NeurIPS 2019
Sun Dec 8th through Sat the 14th, 2019 at Vancouver Convention Center

### Reviewer 1

* Update after reading Author Response * Thanks to the authors for addressing my concerns. After reading the other reviews and the author feedback, I believe the changes the authors propose to make will strengthen the paper. I believe the ideas in this paper have value and it is a positive step to establish some theoretical results in this space. I am still concerned with the clarity of the paper, especially for the broader community that might not be very familiar with the disentangled representation literature. With that in mind, I revise my score upward to 6. * Original * Overall, while the paper attempts to tackle some interesting theoretical questions, it is held back by unclear proofs, limited and inconclusive experiments, and lack of novel insight. The work here on its own does not meet the standard for publication. Below are some more specific comments. There seems to be a fundamental issue here, which is the notion that a symmetry is an action that the agent can take, rather than a geometric property of the state space. It would be helpful to clarify exactly what notion of symmetry the group actions are supposed to capture. The paragraph starting at line 112 is confusing. First, the examples of what the group action might be are a bit vague. Second, in line 117 it seems you require the group action to be the dynamics function? Why should the group action on the observation at time t be equal to the observation at time t+1? A symmetry encodes a geometric constraint or property about the state space; it shouldn't be interpreted as an action applied by an agent. The statement of Theorem 1 is confusing. From your notation, it appears that world states w_i are themselves sets? How are they to be interpreted? What does it mean "using a training set T of still images"? The detailed proof in the appendix is likewise confusing. There appear to be mismatches in notation (cf line 17 in the appendix and line 122 in the main text -- are we considering the cardinality of a world W_i or a world state w_i?). The reference to shuffling the order of states along an axis also doesn't make sense -- there seems to be some major missing details here. The entire proof is difficult to evaluate since it's not at all clear what is being argued. Theorem 2: what is the significance of this result?

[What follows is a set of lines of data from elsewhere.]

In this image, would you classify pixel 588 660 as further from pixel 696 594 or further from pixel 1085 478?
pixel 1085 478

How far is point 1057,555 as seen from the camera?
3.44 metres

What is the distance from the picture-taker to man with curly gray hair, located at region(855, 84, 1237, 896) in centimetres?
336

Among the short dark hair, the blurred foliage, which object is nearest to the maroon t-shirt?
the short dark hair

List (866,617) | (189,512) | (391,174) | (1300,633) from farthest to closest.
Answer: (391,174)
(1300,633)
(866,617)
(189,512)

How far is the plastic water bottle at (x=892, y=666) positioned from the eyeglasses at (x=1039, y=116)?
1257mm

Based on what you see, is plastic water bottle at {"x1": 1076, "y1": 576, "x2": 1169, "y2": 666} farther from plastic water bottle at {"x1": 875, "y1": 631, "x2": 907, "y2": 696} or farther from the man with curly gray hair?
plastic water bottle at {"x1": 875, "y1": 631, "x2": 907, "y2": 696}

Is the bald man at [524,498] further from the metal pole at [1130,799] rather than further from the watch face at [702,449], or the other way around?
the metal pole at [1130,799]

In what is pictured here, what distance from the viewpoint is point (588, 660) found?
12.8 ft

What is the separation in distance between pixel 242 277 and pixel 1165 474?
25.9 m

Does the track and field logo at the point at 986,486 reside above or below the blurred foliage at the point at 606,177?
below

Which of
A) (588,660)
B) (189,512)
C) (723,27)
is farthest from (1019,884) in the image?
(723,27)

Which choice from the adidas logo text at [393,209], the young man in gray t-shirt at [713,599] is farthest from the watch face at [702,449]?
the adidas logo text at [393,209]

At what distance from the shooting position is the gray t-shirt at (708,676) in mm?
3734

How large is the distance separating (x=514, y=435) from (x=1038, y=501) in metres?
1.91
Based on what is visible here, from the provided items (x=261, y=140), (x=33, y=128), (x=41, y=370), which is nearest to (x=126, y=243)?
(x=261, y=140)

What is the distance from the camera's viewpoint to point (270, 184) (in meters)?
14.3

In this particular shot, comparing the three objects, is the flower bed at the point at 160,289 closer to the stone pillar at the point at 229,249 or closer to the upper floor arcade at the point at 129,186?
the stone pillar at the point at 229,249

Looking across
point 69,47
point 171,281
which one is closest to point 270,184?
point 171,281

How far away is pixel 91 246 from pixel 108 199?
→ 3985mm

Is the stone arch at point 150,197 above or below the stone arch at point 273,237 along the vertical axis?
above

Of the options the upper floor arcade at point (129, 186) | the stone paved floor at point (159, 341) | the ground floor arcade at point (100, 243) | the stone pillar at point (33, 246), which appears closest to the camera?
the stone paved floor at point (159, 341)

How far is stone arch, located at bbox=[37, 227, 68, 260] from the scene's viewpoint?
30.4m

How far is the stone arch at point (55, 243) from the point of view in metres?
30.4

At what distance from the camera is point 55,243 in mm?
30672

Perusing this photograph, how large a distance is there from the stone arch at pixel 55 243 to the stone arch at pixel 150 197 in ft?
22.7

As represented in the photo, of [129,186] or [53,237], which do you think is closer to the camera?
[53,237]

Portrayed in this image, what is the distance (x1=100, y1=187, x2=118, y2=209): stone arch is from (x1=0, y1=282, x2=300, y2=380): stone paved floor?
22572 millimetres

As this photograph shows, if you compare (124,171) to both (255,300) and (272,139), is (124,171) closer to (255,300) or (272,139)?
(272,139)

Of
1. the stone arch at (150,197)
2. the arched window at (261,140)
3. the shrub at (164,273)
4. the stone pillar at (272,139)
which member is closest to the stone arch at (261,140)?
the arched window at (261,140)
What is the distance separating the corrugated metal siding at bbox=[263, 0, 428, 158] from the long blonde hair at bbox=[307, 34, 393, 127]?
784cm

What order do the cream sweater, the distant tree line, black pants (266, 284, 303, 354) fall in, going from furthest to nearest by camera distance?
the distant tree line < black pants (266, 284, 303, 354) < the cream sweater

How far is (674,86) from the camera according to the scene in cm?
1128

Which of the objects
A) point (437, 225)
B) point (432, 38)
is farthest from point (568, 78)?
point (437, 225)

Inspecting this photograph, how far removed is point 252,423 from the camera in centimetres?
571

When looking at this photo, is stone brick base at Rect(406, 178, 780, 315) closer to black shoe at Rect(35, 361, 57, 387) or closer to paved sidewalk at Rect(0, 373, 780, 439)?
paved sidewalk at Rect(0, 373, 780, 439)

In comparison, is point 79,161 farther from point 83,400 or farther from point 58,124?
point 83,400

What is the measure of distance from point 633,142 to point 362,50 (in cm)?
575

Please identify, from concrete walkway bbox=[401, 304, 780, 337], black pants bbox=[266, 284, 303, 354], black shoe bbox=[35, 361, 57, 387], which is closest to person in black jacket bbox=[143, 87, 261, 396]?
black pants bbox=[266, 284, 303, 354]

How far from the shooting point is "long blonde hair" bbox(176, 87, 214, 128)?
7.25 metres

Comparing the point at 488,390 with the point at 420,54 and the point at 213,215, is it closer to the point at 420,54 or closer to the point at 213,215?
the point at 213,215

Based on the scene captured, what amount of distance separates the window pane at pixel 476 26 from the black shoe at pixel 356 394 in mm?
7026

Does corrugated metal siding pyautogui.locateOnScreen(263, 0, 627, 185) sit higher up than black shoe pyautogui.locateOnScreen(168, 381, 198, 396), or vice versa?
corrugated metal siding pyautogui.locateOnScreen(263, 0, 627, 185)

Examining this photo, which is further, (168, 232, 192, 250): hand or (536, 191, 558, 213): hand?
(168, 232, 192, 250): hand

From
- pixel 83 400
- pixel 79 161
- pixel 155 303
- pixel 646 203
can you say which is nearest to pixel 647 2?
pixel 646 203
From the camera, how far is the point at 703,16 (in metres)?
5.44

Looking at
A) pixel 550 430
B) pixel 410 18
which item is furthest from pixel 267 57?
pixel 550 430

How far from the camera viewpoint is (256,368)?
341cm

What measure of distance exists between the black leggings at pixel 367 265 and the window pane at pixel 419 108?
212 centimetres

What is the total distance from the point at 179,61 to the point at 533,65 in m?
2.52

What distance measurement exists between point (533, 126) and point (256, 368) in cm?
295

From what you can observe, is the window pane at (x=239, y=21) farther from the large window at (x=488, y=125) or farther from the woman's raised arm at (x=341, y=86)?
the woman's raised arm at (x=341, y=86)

The experimental results seem inconclusive about which approach is better, since, as the authors note, the task is so simple.

### Reviewer 2

This paper provides theoretical results showing that in order to learn disentangled representations grounded in symmetry transformations, as recently defined by Higgins et al (2018), it is necessary to have access to the actions producing observation changes. It them proposes a new model architecture that is able to exploit this information to learn symmetry based disentangled representations (SBDR). Finally, the paper demonstrates that disentangled representations improve sample efficiency for inverse model learning. The work is a first step building on the recent theoretical paper by Higgins et al (2018) that defines disentangling in terms of symmetry transformations. Hence, this work is an important step that other can build on. The submission is technically sound and provides both theoretical and empirical contributions. However, the empirical contributions are quite limited, since the authors only use one very simple dataset. I would have liked to see the approach evaluated on more challenging datasets too. Saying this, the paper is very well written and I think it makes a significant enough contribution to the field to be published in providing a proof of principle demonstration of how to address a challenging problem (learning SBDR). ---- Post author feedback ------ Thank you for your detailed feedback. I leave my score unchanged given that it was favourable to start with.